Also known as financial exploitation, elder financial abuse is defined by the Older Americans Act as “the fraudulent or otherwise illegal, unauthorized, or improper act or process of an individual, including a caregiver or fiduciary, that uses the resources of an older individual for monetary or personal benefit, profit, or gain, that results in depriving an older individual of the rightful access to, or use of, benefits, resources, belongings, or assets.”
In other words, any time a person illegally benefits from the assets of an elderly individual, elder financial abuse has occurred.
The National Adult Protective Services Association (NAPSA) reports that the rate of elder financial abuse is exceedingly high, with as many as 1 in 20 older adults reporting financial mistreatment. Sadly, less than 50% of financial exploitation cases are reported.
Who commits these acts?
Most often, those who take advantage of the elderly are “trusted” people, such as family members, friends, and caregivers. Other individuals such as nursing home staff, neighbors, pastors, and bank employees may also use their positions to influence the elderly. New romantic interests may also coerce the elderly into changing their finances. According to NAPSA, “90% of abusers are family members or trusted others.”
What are the common ways the elderly are exploited?

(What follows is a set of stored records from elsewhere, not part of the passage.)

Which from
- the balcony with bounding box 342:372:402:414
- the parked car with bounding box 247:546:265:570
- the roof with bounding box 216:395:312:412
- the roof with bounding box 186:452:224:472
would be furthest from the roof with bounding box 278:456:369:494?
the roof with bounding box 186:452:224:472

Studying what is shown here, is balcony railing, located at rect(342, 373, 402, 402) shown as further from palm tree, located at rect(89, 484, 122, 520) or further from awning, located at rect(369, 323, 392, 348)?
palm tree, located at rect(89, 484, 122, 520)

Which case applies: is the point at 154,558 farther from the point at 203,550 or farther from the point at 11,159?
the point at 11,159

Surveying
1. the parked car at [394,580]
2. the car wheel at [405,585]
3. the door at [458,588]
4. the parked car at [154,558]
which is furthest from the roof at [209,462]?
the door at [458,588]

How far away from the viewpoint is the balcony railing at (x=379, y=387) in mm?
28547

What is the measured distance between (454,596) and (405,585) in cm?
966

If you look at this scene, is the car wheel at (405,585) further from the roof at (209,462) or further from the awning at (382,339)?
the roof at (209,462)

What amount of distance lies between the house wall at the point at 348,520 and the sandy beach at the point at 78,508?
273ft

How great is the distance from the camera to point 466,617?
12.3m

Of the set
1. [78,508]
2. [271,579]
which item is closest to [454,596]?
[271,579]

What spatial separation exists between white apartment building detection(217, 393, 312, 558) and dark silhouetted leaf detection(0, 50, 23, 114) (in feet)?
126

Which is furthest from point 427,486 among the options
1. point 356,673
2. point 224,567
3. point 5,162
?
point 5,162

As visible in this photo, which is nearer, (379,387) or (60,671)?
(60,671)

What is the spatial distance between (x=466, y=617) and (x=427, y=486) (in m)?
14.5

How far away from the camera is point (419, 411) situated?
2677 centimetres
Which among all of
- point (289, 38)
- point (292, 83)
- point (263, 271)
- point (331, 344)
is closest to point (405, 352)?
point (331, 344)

The most common areas in which the elderly are manipulated include the following:
- Powers of attorney
- Joint bank accounts
- Beneficiary designations
In these instances, the elderly victim often allows a trusted person access to his/her finances and assets through these documents. The trusted person will then use the funds for his/her own purposes, often neglecting the victim’s financial needs. This can lead to stolen money, assets, or properties. Some victims may find themselves suddenly destitute or homeless, without insurance, and robbed of their savings.
One recent study found that “of the seniors who experienced fraud, 1.8 % lost their home or other major assets, […] 6.7% skipped medical care, and 4.2% reduced their nutritional intake for budgetary reasons.”
Who is at risk?
Most at risk are those elderly people who suffer from mental or physical disabilities including Alzheimer’s or dementia, those who are single and isolated, those who are unfamiliar with financial matters or technology, and those with predictable financial patterns (such as a monthly pension or social security check).

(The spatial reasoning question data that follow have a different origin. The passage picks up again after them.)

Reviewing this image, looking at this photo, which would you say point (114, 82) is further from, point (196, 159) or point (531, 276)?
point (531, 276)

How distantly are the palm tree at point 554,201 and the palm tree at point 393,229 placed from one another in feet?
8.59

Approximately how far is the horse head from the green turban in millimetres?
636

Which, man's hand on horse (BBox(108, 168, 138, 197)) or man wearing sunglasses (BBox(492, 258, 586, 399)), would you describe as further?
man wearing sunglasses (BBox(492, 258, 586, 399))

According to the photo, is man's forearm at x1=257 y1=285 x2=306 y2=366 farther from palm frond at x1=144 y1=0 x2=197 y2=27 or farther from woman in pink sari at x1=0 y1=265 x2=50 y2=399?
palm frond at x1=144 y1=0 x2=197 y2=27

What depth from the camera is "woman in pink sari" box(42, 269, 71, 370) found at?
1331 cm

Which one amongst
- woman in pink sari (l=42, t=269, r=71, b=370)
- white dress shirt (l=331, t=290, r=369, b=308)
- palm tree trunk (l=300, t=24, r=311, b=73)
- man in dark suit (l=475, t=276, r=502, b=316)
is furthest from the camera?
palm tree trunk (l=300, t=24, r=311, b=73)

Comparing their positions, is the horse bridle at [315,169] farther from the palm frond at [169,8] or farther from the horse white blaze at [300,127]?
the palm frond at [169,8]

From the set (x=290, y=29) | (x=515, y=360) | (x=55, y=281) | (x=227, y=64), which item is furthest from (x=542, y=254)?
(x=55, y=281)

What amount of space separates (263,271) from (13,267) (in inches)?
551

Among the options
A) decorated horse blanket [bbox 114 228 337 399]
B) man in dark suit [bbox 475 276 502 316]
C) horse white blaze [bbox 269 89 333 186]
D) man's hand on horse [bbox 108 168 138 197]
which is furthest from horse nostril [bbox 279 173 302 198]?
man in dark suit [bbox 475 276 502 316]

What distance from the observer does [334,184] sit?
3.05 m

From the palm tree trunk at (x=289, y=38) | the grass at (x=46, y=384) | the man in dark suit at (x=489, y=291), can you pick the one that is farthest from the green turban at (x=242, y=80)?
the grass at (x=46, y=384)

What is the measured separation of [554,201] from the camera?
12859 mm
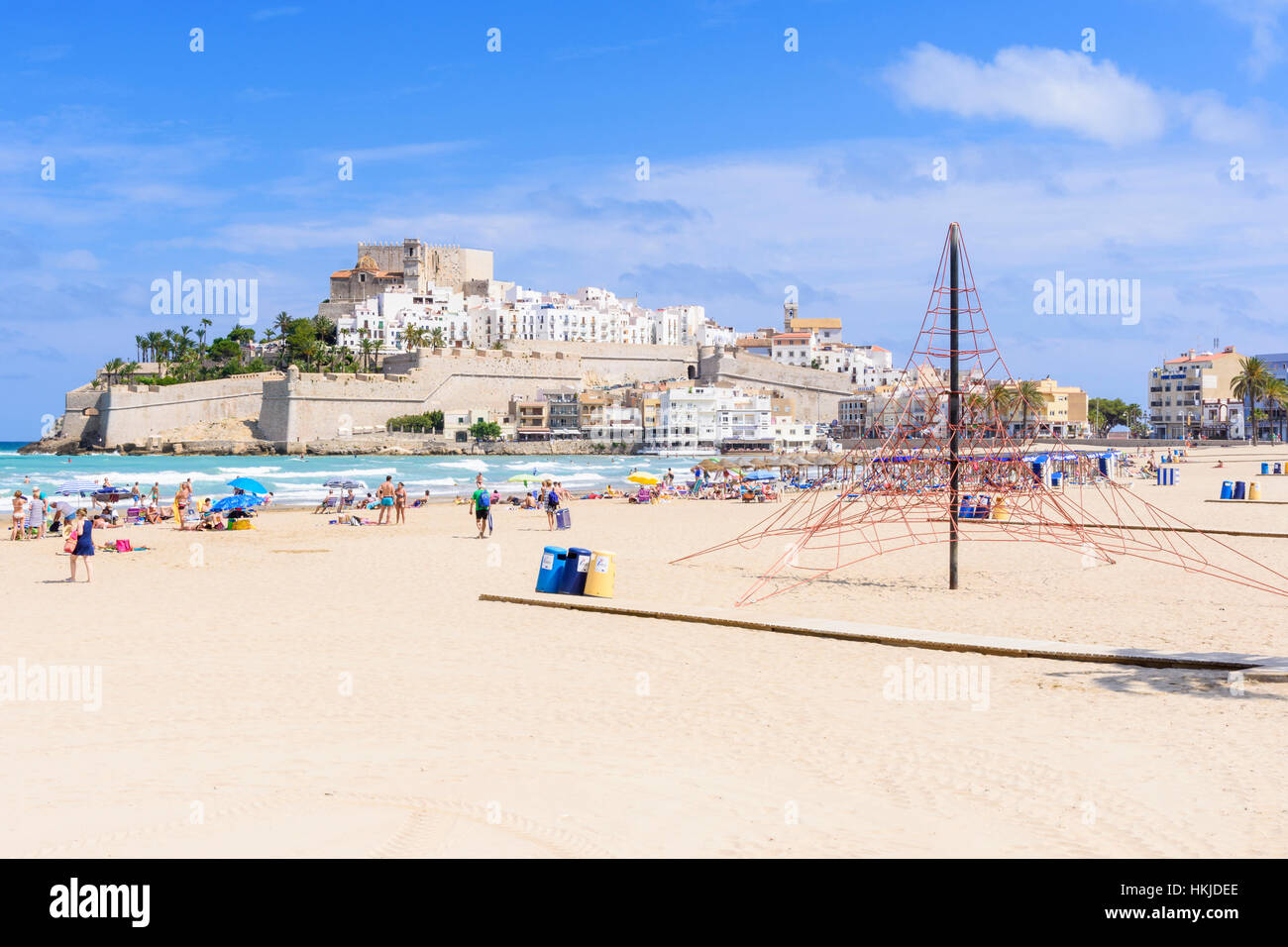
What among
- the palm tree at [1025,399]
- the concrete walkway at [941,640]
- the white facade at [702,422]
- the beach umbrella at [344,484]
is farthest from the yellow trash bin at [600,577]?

There are two significant qualifications for victimization:
- Lack of mental capacity – a condition in which an elderly person does not understand the nature and effect of his/her actions
- Undue influence – a situation in which a trusted person abuses his/her position and overcomes the free will of the elderly person with threats or intimidation
What should I look for if I suspect financial abuse?
Signs of elder financial exploitation can include the following:
- Large bank withdrawals or transfers between accounts
- Eviction notices, disconnected utilities, unpaid bills
- Unexplained ATM withdrawals
- Forged documents
- Undocumented financial arrangements
- Sudden and new “best friends”
- Missing property and belongings
- Substandard care
What can I do?
If you suspect that someone you know is a victim of elder financial abuse, contact an attorney immediately. An attorney should act quickly to stop assets from being transferred or, if they have been transferred, sue for damages.